### WHAT YOU WILL DO
Carry over every line in the stretch from the one containing "What is the distance from" through the one containing "32.1 inches", adding 49 to each distance given in the answers.

-- START OF MATERIAL PROVIDED --

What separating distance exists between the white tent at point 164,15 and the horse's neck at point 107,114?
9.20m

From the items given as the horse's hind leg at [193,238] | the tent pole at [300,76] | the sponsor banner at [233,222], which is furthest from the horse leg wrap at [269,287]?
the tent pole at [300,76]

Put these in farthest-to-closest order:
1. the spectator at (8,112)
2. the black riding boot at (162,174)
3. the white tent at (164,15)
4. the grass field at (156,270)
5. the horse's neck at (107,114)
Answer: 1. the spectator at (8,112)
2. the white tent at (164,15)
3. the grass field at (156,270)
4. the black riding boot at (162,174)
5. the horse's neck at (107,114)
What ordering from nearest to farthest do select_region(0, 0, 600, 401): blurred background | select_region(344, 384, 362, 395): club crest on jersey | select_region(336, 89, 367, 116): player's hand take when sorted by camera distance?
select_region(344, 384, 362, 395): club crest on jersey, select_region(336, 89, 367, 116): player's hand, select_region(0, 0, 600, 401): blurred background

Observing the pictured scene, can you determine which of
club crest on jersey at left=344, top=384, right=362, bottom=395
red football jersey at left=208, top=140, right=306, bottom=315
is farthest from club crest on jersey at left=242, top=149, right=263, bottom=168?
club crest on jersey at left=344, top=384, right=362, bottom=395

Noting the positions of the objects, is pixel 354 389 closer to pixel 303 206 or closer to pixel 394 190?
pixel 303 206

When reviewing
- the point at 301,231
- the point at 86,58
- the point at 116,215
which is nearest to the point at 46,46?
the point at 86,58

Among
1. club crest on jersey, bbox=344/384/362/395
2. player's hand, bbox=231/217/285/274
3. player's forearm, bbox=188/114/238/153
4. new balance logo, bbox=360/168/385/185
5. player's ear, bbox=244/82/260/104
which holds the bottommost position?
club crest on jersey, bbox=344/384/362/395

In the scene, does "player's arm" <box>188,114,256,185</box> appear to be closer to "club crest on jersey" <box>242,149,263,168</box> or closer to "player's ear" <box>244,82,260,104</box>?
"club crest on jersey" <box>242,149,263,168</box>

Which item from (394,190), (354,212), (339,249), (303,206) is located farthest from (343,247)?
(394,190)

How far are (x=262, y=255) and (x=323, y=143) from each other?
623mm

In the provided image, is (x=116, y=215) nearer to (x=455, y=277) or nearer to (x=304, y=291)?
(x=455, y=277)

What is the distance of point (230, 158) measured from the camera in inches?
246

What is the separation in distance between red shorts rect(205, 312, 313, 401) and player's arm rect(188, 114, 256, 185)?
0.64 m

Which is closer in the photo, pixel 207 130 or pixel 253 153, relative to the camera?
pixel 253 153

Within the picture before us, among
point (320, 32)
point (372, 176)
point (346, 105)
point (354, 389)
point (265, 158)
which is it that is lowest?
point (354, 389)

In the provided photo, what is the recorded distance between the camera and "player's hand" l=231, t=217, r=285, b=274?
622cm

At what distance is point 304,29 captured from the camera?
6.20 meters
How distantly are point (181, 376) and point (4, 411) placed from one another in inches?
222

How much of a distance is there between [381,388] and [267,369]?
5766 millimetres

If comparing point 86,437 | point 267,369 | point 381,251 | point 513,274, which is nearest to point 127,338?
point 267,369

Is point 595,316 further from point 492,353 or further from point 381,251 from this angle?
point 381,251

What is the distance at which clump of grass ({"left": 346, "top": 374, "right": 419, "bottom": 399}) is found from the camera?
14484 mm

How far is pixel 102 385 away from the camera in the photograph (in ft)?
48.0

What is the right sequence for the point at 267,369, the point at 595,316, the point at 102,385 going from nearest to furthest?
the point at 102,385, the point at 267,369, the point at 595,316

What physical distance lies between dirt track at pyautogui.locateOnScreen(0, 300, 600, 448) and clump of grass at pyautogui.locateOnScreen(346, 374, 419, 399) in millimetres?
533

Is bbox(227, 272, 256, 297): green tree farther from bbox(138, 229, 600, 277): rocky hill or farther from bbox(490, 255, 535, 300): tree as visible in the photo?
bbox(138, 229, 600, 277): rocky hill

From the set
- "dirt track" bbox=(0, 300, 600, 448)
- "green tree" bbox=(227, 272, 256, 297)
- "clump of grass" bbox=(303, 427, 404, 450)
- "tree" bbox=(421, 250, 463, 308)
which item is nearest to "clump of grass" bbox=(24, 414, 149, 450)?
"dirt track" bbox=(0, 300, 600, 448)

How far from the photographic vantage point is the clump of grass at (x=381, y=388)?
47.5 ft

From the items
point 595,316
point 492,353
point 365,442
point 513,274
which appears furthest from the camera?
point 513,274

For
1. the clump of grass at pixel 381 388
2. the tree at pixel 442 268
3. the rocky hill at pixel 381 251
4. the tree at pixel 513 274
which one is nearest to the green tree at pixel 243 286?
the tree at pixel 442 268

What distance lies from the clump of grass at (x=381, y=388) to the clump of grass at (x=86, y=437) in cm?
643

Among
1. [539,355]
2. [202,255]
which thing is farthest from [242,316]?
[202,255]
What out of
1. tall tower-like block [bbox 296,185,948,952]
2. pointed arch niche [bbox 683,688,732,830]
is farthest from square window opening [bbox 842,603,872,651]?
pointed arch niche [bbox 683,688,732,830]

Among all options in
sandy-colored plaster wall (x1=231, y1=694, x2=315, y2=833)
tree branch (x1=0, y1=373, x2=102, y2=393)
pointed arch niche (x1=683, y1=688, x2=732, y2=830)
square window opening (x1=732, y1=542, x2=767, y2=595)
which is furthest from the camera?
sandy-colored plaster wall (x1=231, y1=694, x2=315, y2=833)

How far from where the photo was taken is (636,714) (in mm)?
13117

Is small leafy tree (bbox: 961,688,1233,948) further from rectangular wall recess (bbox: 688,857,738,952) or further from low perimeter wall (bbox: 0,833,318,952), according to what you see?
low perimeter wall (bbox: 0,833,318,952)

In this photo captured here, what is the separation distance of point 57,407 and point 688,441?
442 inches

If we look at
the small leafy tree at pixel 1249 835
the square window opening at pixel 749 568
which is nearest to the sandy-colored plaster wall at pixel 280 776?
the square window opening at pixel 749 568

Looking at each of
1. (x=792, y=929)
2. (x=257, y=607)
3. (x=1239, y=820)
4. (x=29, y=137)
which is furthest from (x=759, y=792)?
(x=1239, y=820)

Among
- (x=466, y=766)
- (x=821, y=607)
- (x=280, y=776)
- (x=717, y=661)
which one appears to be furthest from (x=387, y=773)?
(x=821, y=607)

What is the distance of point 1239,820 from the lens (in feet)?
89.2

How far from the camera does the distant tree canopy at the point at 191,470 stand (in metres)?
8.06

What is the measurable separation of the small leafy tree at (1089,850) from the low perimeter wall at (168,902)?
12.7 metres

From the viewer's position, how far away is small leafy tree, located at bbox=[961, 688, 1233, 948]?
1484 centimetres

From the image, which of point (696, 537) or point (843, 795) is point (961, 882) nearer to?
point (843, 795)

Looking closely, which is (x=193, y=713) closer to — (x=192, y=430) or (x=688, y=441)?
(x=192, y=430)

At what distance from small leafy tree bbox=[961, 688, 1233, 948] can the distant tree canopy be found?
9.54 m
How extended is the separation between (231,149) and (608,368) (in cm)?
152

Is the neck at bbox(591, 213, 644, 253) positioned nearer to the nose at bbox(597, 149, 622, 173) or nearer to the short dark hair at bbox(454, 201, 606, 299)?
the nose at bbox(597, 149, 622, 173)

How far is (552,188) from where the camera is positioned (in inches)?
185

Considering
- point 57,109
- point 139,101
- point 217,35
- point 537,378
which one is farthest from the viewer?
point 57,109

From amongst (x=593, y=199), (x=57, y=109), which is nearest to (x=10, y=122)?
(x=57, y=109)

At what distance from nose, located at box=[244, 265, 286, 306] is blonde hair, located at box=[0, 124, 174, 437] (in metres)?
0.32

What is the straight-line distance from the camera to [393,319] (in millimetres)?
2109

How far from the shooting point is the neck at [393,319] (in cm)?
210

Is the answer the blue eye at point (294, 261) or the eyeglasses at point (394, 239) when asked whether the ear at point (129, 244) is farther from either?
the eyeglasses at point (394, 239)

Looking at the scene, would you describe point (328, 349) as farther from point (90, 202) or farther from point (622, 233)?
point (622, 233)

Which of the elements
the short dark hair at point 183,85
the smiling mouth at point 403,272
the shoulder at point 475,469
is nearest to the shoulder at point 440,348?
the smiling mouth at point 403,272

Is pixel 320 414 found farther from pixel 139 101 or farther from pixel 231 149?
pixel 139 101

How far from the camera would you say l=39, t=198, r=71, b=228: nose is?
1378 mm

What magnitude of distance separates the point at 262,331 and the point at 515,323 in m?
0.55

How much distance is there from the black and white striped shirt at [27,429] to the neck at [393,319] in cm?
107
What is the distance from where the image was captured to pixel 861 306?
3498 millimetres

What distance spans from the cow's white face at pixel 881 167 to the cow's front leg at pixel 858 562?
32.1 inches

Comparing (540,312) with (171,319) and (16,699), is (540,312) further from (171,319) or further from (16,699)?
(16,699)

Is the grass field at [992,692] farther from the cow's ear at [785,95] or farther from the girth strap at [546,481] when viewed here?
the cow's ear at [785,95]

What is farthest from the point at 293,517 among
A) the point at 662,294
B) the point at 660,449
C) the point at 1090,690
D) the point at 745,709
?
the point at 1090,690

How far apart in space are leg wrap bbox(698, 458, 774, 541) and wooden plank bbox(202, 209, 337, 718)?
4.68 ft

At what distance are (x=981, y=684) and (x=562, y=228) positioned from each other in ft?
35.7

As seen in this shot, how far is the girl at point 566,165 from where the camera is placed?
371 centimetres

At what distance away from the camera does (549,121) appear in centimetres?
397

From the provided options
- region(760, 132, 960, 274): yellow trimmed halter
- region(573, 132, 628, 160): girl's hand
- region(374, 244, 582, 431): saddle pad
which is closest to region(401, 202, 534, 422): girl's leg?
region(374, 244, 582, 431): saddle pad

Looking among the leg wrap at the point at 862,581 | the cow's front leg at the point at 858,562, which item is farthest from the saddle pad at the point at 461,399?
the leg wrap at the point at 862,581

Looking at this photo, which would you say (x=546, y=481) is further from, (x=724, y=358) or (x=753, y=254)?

-- END OF MATERIAL PROVIDED --

### OUTPUT
What is the distance from where the image was captured to pixel 861 306?
3547 millimetres

What distance spans from the cow's white face at pixel 881 167 to the cow's front leg at pixel 858 562?
81.1 inches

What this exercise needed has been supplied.